If Washington can get out of the scandal business, here’s what it might get around to thinking about.
One of Congress’s biggest guns for business, Jim Talent (R-Missouri), chairman of the House committee on small business, has declared 1998 a good year and says the agenda for 1999 is even better.
Last year, he notes, Congress reauthorized funding for the U.S. Small Business Administration’s loan guarantee programs and passed some laws to reduce the paperwork burden on small business. Perhaps most significant was the acceleration of plans to allow 100 percent health insurance deductibility for the self-employed—an important measure as businesses move increasingly to outsourced and independent white collar labor.
Here are the House committee’s goals for ’99:
- Fight for a tax bill that addresses such small business interests as capital gains, death tax relief and clarification of independent contractor status. All have been addressed in some fashion over the last few years, but not to the extent the business lobby desires.

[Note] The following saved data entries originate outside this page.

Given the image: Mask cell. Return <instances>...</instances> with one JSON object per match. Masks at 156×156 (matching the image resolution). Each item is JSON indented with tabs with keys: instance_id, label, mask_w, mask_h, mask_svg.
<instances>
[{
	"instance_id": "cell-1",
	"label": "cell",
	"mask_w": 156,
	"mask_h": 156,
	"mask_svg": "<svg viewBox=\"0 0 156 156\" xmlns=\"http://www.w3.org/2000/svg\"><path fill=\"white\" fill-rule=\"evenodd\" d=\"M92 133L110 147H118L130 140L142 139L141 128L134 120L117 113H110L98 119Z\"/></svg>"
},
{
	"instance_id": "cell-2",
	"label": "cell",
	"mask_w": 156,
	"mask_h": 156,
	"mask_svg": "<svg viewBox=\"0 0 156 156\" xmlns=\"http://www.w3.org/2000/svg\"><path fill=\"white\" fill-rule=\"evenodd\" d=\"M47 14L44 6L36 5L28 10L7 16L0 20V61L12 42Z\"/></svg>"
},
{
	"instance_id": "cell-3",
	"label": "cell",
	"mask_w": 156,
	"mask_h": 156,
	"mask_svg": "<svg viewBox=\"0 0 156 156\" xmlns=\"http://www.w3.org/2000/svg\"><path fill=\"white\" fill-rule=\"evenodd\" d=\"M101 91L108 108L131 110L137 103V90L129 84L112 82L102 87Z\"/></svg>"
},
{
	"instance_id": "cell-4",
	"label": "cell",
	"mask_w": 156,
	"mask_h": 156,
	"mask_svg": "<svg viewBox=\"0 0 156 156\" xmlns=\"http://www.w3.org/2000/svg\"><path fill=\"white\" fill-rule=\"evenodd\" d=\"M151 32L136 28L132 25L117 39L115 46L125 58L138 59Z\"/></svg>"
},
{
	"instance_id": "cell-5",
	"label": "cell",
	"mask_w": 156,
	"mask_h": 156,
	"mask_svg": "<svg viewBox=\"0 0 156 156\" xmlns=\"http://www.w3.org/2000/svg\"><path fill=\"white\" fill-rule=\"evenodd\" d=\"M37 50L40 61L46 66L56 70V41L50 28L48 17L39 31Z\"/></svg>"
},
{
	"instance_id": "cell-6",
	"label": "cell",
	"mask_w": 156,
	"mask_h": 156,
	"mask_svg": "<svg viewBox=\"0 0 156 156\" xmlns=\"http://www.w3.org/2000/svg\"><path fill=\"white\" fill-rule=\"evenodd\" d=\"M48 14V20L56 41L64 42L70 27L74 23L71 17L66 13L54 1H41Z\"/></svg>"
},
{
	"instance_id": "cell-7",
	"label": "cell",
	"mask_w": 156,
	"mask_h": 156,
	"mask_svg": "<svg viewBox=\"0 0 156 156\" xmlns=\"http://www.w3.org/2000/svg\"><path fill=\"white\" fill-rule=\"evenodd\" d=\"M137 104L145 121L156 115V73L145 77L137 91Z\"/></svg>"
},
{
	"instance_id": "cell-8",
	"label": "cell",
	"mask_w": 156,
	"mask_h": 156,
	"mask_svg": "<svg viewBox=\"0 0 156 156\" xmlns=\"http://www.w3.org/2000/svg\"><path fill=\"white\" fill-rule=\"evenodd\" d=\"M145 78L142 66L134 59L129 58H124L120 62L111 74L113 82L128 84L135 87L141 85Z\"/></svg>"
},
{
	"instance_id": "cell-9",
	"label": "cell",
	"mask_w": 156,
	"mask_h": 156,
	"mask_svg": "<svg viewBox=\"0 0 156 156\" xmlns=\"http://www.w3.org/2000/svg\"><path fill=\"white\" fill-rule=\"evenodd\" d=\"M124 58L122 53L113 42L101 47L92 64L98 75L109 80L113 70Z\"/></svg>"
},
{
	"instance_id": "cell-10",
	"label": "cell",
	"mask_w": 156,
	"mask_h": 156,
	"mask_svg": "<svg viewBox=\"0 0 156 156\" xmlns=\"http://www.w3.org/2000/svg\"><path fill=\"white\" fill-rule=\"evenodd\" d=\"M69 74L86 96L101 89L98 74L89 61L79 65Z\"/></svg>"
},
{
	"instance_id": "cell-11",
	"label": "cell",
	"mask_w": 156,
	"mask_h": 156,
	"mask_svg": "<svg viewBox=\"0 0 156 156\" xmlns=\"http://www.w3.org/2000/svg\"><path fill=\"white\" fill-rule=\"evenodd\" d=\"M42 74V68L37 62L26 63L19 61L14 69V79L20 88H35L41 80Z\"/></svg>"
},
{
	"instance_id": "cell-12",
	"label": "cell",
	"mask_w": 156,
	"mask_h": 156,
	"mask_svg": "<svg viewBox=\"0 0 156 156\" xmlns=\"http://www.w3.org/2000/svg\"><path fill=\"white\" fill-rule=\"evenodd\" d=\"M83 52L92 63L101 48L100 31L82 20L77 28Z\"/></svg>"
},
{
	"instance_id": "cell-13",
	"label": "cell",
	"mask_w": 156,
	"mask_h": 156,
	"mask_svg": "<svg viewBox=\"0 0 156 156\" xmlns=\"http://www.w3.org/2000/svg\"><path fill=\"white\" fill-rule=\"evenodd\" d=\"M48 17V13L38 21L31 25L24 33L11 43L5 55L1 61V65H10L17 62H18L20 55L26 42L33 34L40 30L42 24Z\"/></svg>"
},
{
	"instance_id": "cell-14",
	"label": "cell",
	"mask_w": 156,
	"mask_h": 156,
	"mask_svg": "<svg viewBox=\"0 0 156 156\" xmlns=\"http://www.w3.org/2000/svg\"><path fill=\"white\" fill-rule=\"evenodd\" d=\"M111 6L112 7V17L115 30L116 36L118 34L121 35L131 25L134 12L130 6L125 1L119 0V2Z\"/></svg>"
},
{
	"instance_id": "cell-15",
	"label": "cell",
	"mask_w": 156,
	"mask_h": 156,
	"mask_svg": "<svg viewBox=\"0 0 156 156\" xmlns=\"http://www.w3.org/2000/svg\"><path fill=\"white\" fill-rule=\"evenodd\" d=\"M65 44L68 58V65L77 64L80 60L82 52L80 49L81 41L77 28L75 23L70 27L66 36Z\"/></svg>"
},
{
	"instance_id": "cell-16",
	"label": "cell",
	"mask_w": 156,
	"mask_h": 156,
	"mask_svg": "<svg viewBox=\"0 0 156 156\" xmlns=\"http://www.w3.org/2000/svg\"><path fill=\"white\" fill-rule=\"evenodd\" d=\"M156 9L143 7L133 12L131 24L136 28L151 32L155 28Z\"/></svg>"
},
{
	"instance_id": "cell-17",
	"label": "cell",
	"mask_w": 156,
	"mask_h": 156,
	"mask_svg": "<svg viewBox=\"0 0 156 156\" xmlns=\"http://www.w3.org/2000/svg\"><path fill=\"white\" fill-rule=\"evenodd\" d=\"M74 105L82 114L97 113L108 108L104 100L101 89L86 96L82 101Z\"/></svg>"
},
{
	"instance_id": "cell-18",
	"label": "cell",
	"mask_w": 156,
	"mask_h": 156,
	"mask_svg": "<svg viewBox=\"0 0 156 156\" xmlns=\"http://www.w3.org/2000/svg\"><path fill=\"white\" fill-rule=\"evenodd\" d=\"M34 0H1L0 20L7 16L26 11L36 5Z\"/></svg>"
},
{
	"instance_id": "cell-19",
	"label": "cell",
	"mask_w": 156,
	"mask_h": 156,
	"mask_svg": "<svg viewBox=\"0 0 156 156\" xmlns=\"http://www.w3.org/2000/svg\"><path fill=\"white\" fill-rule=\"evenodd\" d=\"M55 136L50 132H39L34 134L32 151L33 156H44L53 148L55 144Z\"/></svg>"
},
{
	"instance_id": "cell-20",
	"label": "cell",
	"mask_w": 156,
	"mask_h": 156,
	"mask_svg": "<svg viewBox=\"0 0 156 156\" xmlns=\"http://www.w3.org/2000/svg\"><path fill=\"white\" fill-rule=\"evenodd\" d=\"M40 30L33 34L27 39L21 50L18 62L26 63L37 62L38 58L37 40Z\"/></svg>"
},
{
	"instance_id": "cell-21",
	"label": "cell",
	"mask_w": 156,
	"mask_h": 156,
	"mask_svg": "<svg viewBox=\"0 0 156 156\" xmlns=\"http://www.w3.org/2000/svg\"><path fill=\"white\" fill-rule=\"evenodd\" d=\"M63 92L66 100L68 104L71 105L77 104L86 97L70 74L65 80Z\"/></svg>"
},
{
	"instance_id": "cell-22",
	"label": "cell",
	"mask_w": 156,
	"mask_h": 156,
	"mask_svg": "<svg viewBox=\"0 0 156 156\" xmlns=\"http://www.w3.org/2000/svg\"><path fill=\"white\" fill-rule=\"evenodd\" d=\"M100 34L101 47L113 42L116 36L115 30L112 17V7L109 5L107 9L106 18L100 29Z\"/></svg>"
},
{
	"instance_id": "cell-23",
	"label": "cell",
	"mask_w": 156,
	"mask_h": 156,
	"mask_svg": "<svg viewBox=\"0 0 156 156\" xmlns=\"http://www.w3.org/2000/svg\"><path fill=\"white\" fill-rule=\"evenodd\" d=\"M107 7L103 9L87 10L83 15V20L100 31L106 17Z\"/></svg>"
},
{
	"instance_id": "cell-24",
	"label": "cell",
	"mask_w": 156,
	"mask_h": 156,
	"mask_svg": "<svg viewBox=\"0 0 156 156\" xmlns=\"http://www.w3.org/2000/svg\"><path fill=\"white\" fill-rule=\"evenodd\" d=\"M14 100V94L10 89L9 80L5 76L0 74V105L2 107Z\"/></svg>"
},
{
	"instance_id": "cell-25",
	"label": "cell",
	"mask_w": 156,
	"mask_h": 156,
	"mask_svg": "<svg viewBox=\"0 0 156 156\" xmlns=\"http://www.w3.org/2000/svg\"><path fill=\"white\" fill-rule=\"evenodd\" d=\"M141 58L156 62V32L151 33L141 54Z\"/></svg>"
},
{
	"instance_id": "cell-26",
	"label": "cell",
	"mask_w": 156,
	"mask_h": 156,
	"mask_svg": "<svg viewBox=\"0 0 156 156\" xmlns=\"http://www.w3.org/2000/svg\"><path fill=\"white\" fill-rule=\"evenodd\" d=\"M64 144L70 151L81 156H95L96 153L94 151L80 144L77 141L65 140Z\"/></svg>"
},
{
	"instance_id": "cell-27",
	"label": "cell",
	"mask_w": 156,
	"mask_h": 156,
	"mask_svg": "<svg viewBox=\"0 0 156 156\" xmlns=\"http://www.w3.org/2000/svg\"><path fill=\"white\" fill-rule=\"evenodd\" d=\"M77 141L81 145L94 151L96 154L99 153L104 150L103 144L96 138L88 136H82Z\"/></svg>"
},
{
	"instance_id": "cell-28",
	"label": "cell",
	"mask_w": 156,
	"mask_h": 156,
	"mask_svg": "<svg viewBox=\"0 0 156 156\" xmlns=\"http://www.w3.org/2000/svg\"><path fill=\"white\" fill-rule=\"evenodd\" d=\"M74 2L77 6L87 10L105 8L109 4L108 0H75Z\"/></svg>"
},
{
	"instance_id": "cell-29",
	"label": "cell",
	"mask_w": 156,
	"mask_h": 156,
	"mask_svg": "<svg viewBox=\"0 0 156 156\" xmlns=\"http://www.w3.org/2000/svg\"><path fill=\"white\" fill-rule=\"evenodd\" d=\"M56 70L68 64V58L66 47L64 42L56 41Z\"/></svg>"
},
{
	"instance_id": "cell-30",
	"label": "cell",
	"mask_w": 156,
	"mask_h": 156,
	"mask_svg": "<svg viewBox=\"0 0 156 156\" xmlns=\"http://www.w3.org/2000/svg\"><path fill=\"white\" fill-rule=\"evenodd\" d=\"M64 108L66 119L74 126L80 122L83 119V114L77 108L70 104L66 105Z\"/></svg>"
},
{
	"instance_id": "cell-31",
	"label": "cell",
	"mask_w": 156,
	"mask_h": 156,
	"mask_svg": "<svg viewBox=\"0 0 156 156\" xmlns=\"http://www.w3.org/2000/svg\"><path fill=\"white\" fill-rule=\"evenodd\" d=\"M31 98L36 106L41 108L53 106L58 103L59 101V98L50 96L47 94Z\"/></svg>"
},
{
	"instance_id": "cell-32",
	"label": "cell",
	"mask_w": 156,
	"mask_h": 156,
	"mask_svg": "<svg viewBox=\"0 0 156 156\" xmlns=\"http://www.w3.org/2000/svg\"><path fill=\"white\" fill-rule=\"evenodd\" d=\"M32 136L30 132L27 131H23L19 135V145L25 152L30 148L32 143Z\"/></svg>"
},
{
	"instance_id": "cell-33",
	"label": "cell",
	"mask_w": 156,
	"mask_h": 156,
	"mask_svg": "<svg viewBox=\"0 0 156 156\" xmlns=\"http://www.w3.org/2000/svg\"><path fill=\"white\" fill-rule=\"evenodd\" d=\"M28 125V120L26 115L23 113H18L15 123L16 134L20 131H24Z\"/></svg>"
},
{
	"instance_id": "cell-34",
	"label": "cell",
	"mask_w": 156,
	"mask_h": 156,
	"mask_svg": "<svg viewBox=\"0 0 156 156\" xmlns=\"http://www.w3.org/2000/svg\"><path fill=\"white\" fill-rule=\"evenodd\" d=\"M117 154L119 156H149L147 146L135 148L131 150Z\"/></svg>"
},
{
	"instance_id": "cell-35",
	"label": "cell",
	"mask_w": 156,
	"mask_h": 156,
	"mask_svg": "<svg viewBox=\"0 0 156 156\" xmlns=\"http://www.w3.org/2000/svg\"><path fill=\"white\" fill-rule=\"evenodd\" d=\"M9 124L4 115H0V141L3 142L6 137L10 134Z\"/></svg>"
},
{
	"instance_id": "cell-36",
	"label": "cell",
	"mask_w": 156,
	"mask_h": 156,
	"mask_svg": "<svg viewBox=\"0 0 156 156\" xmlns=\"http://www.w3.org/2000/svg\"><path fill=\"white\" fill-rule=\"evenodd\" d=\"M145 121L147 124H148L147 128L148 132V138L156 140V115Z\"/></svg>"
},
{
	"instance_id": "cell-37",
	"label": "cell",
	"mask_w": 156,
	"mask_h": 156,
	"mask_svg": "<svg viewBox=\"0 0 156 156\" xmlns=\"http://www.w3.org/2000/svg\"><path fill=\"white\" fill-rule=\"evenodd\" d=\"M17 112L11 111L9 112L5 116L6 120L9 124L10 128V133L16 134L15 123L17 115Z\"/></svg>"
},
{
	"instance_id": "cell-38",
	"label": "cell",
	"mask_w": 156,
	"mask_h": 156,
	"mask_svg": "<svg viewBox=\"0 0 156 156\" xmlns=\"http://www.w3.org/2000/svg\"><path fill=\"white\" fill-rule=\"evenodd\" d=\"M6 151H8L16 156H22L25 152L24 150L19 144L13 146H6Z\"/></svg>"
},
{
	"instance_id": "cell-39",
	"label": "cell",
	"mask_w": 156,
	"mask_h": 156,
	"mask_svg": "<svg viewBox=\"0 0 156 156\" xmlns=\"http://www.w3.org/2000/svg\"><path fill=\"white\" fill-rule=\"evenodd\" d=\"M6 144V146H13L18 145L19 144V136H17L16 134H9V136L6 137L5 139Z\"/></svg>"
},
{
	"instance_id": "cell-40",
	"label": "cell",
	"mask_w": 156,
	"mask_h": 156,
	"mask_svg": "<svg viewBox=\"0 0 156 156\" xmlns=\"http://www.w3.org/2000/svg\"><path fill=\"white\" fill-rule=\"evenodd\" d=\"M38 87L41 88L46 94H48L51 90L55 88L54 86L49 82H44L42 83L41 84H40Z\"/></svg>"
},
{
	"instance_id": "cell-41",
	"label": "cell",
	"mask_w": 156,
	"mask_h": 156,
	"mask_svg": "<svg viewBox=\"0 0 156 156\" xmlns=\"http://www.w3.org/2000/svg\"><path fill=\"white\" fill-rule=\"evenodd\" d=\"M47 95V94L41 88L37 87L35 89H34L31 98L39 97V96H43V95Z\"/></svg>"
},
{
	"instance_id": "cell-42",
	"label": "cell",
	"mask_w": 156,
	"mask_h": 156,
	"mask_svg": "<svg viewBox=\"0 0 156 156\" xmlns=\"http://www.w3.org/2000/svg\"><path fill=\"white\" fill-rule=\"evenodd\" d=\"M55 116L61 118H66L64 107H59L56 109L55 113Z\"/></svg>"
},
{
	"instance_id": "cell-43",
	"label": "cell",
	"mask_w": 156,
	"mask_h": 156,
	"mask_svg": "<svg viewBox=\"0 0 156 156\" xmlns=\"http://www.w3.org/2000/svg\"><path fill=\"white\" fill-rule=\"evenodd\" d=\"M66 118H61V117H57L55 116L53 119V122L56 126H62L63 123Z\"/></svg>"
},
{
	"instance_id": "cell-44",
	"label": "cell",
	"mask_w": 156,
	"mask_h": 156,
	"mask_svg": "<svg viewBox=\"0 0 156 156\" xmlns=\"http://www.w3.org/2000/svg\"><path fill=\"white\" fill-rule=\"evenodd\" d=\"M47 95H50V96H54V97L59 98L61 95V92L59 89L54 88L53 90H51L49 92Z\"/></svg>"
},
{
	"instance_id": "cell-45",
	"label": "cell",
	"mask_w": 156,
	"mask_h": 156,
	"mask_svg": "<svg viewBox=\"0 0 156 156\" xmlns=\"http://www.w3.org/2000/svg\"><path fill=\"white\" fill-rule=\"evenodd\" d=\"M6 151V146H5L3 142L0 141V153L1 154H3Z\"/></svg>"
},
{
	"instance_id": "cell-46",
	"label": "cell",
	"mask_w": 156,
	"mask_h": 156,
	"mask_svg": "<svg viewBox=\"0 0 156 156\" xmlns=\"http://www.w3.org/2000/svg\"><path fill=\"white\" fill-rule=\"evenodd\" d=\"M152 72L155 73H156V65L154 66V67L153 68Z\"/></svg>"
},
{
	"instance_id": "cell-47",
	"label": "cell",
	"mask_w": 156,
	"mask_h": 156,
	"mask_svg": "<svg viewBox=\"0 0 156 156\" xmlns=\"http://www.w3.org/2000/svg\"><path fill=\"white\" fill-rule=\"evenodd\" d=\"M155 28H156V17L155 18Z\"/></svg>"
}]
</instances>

- Continue to fight for regulatory relief and make government agencies accountable for regulations burdening small businesses. Also looking at ways to improve the system.
- Help small businesses become Y2K compliant. A survey by the National Federation of Independent Business concluded that only 41 percent of small businesses had taken action or planned to take action on potential Y2K problems.
- With more than 42 million Americans without health care—and more than 75 percent of them working for small employers—the committee plans to increase access to affordable health care through association health plans that allow businesses to pool their purchasing.
- The committee will tend to low income communities. The American Community Renewal Act of 1996 (sponsored by Talent), authorized enterprise zones and creation of public/private partnerships to cut capital gains taxes and reduce red tape in blighted areas. Talent now hopes to increase the role of small business in these communities.
- Continue making the SBA more efficient and useful to small businesses.